### Task input
----

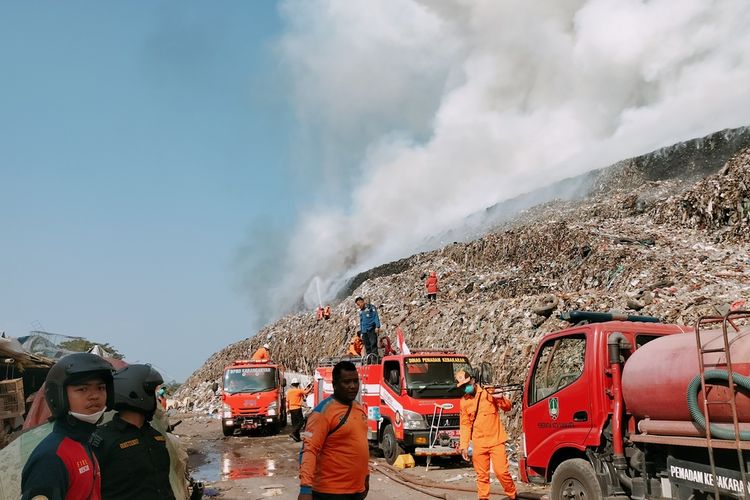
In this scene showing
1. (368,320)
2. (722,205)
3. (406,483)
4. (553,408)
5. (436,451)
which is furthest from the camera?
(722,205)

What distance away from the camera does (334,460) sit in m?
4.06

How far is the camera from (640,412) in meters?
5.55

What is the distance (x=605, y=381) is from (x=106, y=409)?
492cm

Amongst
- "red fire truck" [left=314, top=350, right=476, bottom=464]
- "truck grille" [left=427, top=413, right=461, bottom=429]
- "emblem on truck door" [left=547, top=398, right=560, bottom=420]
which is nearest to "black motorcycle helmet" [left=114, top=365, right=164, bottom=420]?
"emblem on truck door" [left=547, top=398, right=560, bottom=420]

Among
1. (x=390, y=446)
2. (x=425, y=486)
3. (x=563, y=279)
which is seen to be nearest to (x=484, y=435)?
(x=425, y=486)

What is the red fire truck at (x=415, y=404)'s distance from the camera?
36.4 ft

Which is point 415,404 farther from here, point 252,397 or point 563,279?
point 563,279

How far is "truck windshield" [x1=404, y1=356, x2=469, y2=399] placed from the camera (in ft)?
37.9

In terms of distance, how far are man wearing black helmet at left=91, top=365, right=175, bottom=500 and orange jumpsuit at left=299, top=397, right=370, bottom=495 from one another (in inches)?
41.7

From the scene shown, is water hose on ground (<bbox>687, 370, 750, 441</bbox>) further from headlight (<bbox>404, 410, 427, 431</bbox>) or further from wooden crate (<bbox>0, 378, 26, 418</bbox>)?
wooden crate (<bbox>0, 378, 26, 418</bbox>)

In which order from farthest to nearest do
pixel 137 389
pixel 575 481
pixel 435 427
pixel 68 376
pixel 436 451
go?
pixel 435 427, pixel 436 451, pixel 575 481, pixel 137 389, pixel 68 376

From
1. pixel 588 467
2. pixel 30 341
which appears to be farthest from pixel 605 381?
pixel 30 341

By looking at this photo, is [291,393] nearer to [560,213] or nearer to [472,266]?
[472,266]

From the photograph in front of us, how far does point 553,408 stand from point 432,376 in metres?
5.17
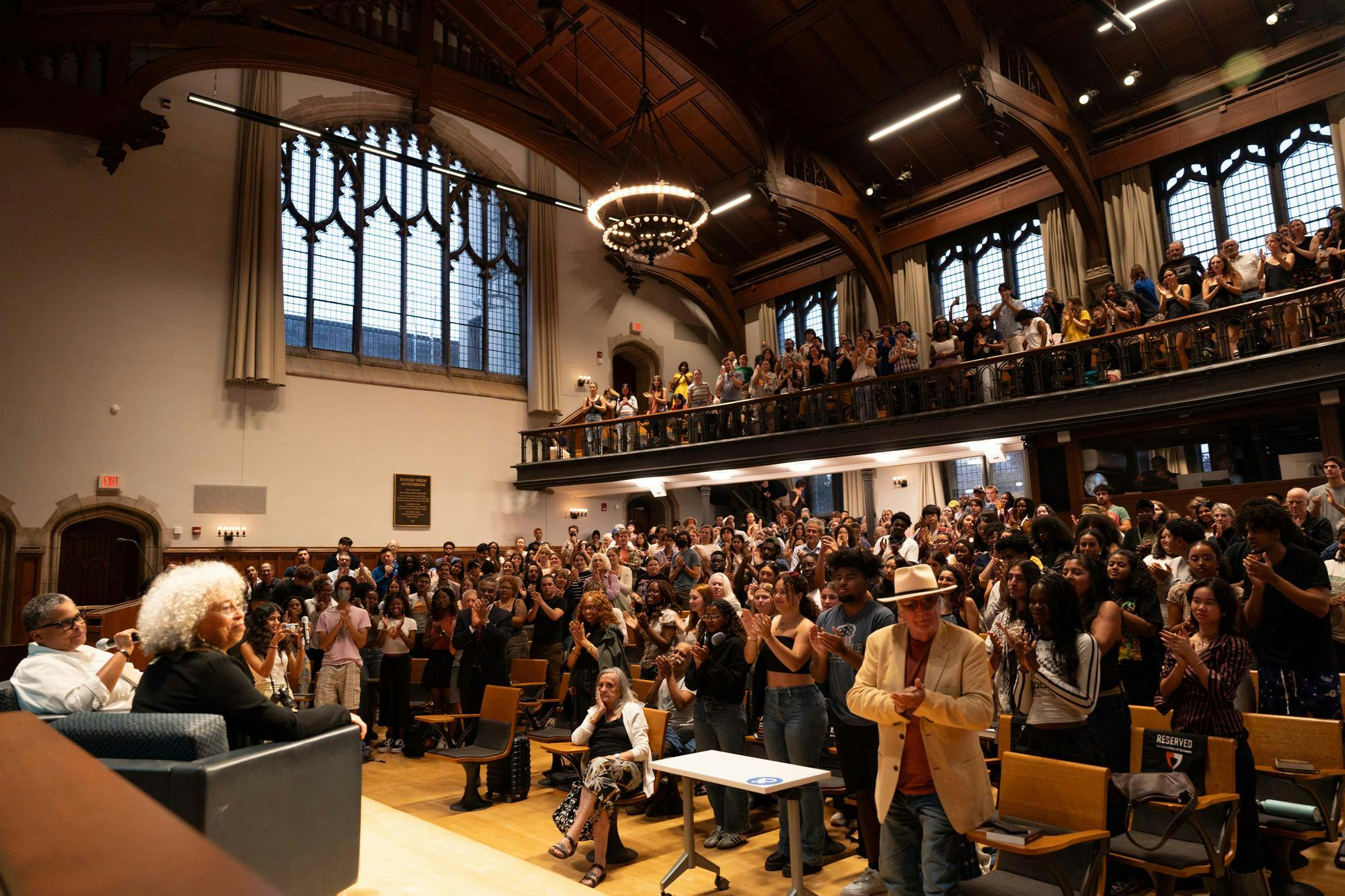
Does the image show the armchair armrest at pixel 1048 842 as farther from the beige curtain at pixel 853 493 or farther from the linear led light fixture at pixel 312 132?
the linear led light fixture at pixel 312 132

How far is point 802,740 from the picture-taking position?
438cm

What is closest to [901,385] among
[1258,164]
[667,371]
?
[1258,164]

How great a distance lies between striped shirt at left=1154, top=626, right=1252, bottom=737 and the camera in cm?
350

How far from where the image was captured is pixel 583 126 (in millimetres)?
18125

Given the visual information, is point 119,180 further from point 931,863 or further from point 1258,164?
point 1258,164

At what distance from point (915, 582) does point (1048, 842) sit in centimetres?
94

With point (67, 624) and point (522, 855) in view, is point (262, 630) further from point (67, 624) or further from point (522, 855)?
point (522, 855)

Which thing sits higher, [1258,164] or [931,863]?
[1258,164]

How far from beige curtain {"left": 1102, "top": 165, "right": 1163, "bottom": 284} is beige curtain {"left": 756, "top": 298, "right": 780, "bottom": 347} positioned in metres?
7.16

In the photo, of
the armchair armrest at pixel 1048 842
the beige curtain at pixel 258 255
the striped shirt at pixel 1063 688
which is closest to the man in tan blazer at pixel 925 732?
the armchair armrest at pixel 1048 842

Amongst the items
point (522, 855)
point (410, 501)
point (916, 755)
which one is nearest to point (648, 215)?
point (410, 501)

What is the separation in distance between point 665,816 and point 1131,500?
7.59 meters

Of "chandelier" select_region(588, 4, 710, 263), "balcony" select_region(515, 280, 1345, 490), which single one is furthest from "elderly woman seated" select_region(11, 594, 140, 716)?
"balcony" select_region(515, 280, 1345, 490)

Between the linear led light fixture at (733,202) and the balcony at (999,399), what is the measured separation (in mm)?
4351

----

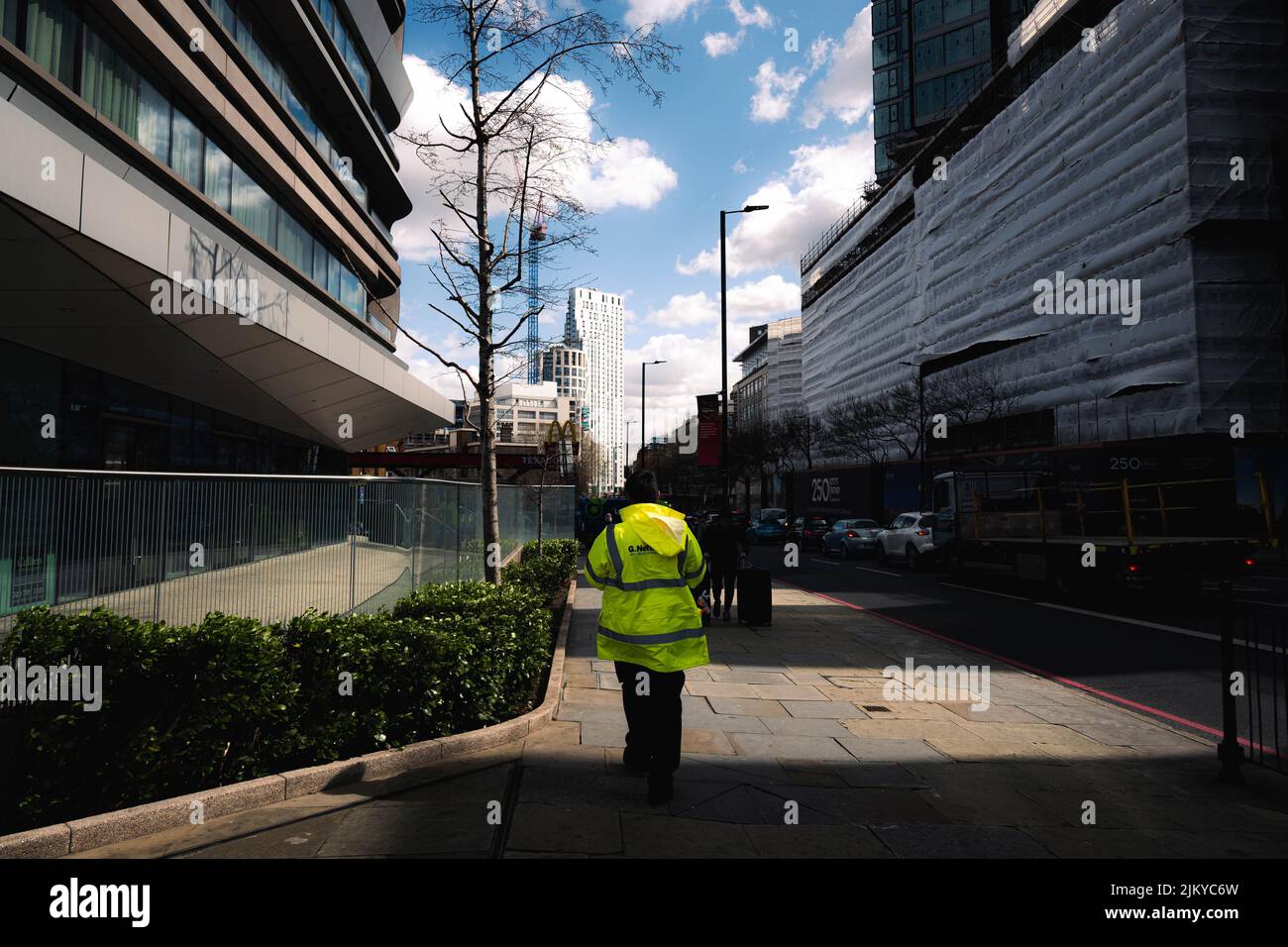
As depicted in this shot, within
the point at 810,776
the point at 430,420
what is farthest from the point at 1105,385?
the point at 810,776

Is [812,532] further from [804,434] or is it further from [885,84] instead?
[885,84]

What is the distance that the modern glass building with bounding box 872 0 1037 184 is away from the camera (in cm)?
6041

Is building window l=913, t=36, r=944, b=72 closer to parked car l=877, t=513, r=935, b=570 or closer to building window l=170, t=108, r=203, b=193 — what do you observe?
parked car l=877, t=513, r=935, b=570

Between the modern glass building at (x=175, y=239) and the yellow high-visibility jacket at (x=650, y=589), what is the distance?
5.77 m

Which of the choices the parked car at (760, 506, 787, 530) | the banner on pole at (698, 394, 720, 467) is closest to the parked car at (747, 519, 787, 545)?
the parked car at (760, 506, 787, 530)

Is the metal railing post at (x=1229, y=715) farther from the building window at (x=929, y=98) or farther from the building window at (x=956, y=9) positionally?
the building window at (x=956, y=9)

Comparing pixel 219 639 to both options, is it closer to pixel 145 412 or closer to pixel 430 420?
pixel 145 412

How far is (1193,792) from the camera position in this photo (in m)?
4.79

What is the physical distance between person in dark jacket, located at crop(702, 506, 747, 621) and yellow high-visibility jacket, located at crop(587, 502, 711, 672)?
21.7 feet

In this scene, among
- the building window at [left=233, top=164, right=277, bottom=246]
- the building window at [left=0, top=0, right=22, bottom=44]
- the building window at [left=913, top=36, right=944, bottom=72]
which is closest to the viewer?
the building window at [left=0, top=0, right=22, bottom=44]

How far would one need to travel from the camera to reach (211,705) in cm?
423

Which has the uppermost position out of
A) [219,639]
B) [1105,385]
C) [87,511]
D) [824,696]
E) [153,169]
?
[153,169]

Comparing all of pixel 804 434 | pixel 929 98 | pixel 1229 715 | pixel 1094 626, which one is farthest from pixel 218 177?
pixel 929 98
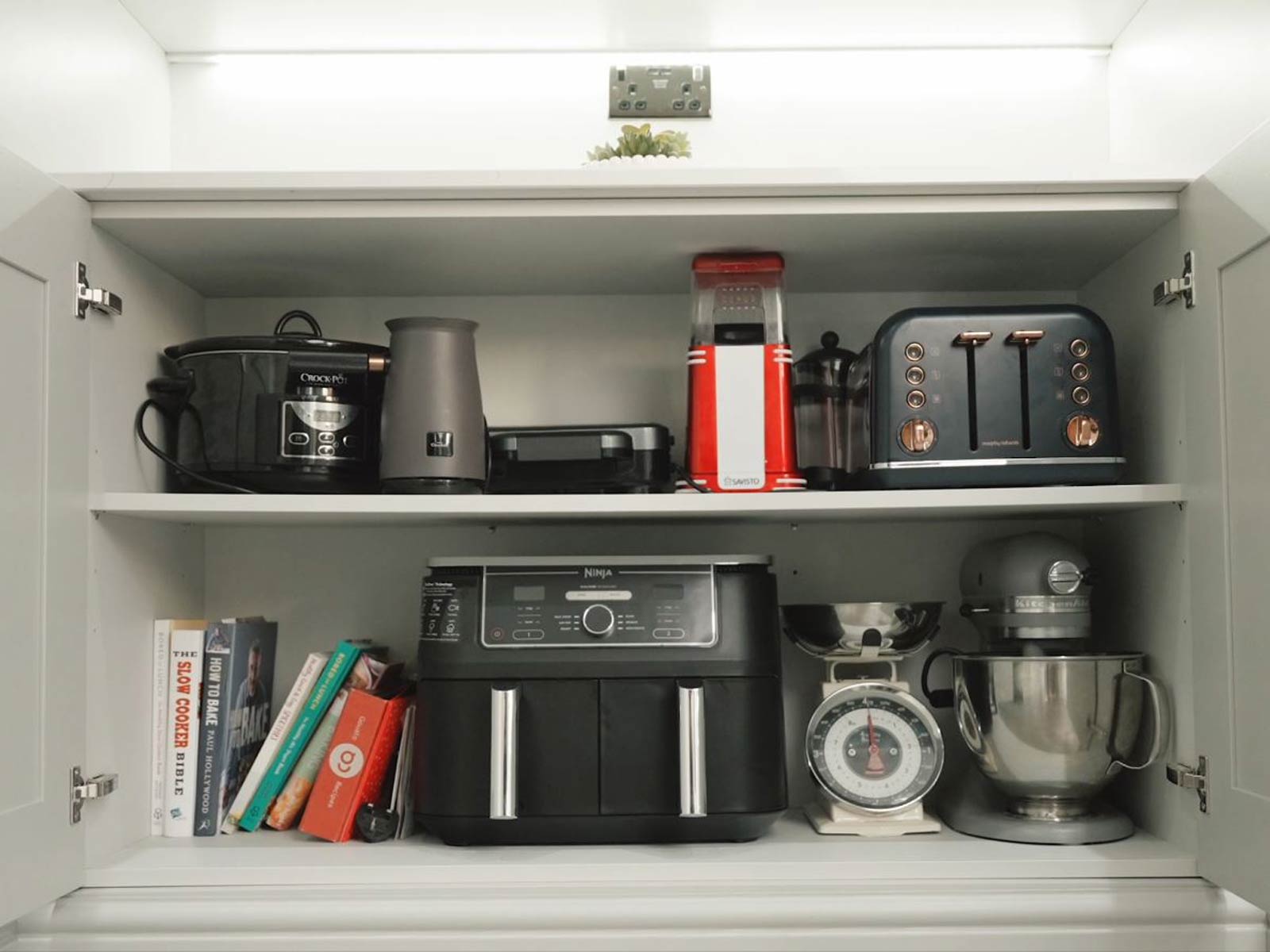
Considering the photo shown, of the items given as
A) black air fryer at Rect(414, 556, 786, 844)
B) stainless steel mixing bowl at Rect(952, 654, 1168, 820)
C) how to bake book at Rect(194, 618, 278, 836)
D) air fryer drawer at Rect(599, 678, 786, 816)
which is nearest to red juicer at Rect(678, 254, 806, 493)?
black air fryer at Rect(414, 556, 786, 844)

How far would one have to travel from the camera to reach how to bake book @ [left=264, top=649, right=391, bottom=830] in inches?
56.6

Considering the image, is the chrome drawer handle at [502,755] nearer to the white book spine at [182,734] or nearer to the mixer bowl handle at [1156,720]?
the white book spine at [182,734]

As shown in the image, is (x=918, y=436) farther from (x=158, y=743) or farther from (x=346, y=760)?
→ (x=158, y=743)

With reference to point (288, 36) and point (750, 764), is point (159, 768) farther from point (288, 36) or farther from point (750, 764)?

----

### Stated task
Show every line from the items above that contains the word "nearer". Case counts.

### Reply to the exercise
By looking at this photo, is [291,393] nearer to [560,213] or nearer to [472,266]?
Considering the image, is the chrome drawer handle at [502,755] nearer to the white book spine at [182,734] or nearer to the mixer bowl handle at [1156,720]?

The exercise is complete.